Home » Blog » Dear Zig

Dear Zig

Nov 29, 2012

Dear Zig,


I’m so glad you’re with Jesus! I’m sure your eyes are dancing in wonder as you take in the beauty of the Savior you spent your life living for.
I’ll miss you.
I’ll miss you.
You impacted my life in such a seminal way at very critical stages on my journey. I am humbled that the Lord would have allowed the path of a young, insecure twenty-year-old girl to cross paths with a stalwart of faith like you and then put it in your heart to steward me along my way – as you did for so many others.
Do you remember the first time we met? I do. I was twenty-two and invited to teach the Monday morning Bible study at your company. Seeing you seated on the front row stunned me. You didn’t send your employees to devotions. You went with them.
Taught me the importance of keeping first things first.

Do you remember when you first met my husband? I do. I was twenty-three. You looked him squarely in the eyes, asked him a few tough questions and wouldn’t let him get away from your gaze until he gave you satisfactory answers. You took his interest in me seriously.
Communicated to me the grave importance of selecting a life partner. 


Do you remember my wedding dinner? I do. I was twenty-four and couldn’t believe that you would take the time out of your busy, influential career – where crowds numbering in the tens of thousands gather – to come and speak to my 200 reception guests about the commitment that marriage requires and the great pay off that it will yield.
Taught me that little things are almost always the most important things.


Do you remember when you asked me to teach your Sunday School class at Prestonwood Baptist Church? I do. I was twenty-seven and in disbelief that you’d want me to teach your beloved group, especially when you’d never had a guest speaker before. I felt ill-equipped and unprepared – no matter how much I studied. But, you gently pushed me forward into the limelight of church life, stuck a microphone in my hand and sat on the front row smiling in approval.

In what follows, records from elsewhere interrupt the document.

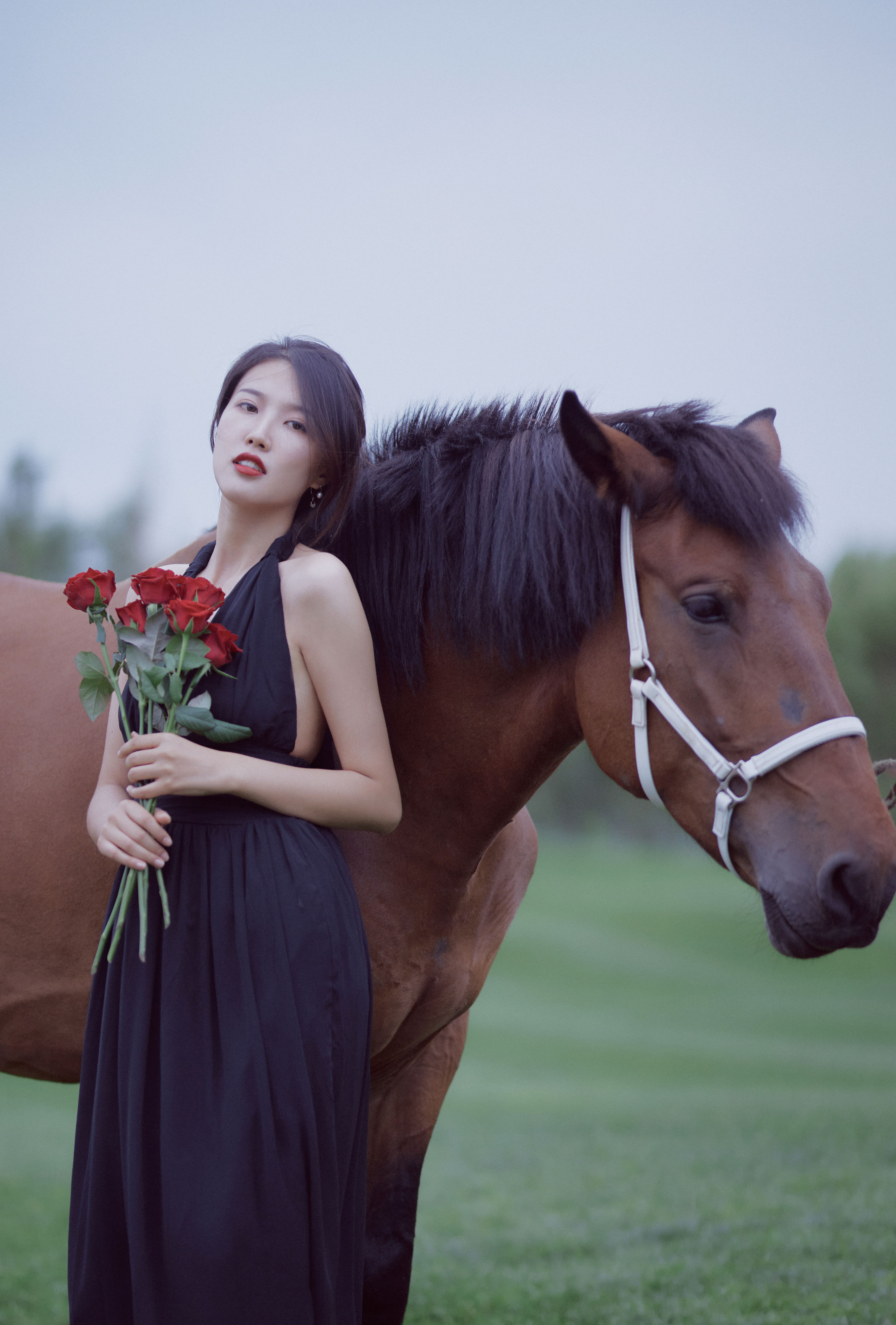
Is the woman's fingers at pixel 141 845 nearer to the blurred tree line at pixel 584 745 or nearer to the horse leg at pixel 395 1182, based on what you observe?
the horse leg at pixel 395 1182

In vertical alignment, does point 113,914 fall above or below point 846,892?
below

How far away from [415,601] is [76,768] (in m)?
0.98

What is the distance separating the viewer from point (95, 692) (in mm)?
2193

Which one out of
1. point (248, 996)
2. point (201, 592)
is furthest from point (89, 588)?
point (248, 996)

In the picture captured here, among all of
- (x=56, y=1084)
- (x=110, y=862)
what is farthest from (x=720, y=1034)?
(x=110, y=862)

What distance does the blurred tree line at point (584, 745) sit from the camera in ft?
83.6

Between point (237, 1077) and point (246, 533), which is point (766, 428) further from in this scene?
point (237, 1077)

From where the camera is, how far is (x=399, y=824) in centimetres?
256

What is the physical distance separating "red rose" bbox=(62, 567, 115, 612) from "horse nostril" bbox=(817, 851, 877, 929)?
4.82 feet

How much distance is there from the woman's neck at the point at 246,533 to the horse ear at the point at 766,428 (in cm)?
107

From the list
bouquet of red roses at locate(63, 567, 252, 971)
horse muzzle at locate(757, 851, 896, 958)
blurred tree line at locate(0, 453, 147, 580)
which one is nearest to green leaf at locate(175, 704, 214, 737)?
bouquet of red roses at locate(63, 567, 252, 971)

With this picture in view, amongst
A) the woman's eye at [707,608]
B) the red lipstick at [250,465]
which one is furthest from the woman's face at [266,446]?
the woman's eye at [707,608]

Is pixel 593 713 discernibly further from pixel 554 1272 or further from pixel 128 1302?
pixel 554 1272

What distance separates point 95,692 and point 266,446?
2.06 feet
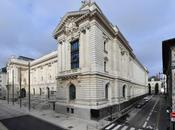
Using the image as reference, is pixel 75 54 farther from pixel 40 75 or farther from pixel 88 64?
pixel 40 75

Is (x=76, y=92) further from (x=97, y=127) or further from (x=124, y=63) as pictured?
(x=124, y=63)

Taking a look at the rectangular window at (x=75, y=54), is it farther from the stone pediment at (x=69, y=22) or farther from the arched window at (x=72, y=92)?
the arched window at (x=72, y=92)

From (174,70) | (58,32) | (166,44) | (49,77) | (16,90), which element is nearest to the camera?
(174,70)

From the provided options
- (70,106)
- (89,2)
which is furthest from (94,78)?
(89,2)

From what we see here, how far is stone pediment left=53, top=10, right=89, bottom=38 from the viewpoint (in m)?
34.1

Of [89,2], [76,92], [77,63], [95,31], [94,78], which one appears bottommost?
[76,92]

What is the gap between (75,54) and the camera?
36.0m

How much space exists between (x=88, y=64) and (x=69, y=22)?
1130 cm

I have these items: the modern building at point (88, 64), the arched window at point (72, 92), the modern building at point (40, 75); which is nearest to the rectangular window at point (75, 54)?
the modern building at point (88, 64)

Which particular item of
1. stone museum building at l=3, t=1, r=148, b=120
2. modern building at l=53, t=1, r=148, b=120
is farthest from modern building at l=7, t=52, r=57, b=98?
stone museum building at l=3, t=1, r=148, b=120

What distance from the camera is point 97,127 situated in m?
24.5

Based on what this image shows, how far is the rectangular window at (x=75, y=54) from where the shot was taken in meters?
35.5

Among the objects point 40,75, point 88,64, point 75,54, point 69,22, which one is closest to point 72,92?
point 88,64

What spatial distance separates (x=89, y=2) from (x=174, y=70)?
84.6 feet
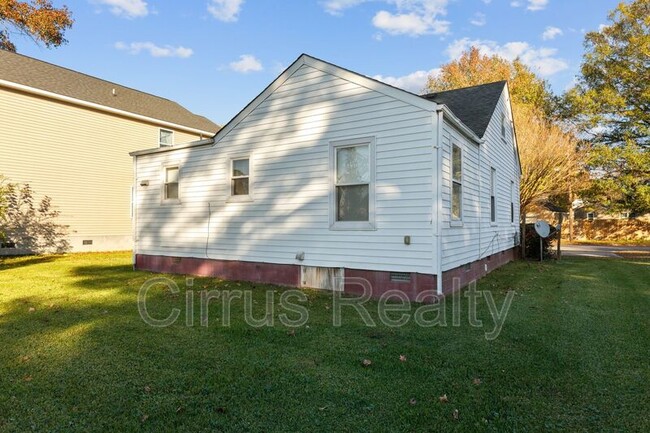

Showed me the importance and power of encouraging and affirming the next generation.

Do you remember when I spent a year paralyzed by fear? I do. I was thirty-two and you took my call, listened carefully to my concerns, and empathized with my anxiety. You weren’t rushed for time or pressed to move on with your day. You weren’t hurrying me to a conclusion or asking for a rain check on our conversation. Instead, you methodically asked me a series of questions that eventually unearthed the root of the issue. Then you pointed out the spiritual problem that was really behind my physical one. You led me to the Word and then to my knees and then you prayed me out of fear and commanded the fear out of me.
Showed me that one-on-one ministry should never be replaced by platforms, microphones and filled arenas.

Do you remember the last time that we spent time together? No. . . you wouldn’t. . . . but I will never forget.
It was just several months ago. Jerry and I sat down over a warm meal with you and “The Red Head” – Jean. You hugged us and smiled warmly but didn’t know our names. Your memories of us had faded into the sea of alheizmers that had robbed you of so many things. . . but not everything.
Gently, sweetly you spoke to us in jokes and riddles, making us laugh and asking us questions like someone would when meeting a brand new friend.
When you weren’t asking questions, you were repeating the same thing over and over.
The same sentence. The same point. The same story.
For 3 hours.
We were so glad you did because it’s exactly what this thirty-seven-year-old woman needed to hear. Every recapped statement was another layer of reinforcement – cementing the message into my heart.
Every sentence revealed what had been in your heart for your entire life – the deep stuff that floats to the surface when all the clutter and minutia have been cleared away. These were the things that made you who you were. These were the things that really mattered to you and brought a smile to your beautifully, weathered face.
Your wife. Your children. Your grandchildren.
Your God.
These were the things you spoke about . . . over and over and over again. 
You’ve taught me what it means to come to the end and look back with a grin on a life well lived. 

Thank you Mr. Ziglar. You’ve taught me well.
I’ll check on “The Red Head” for you and keep your beautiful family in my prayers. They’ll miss you most of all.
And then, I’ll look forward to seeing you. . . when I get there.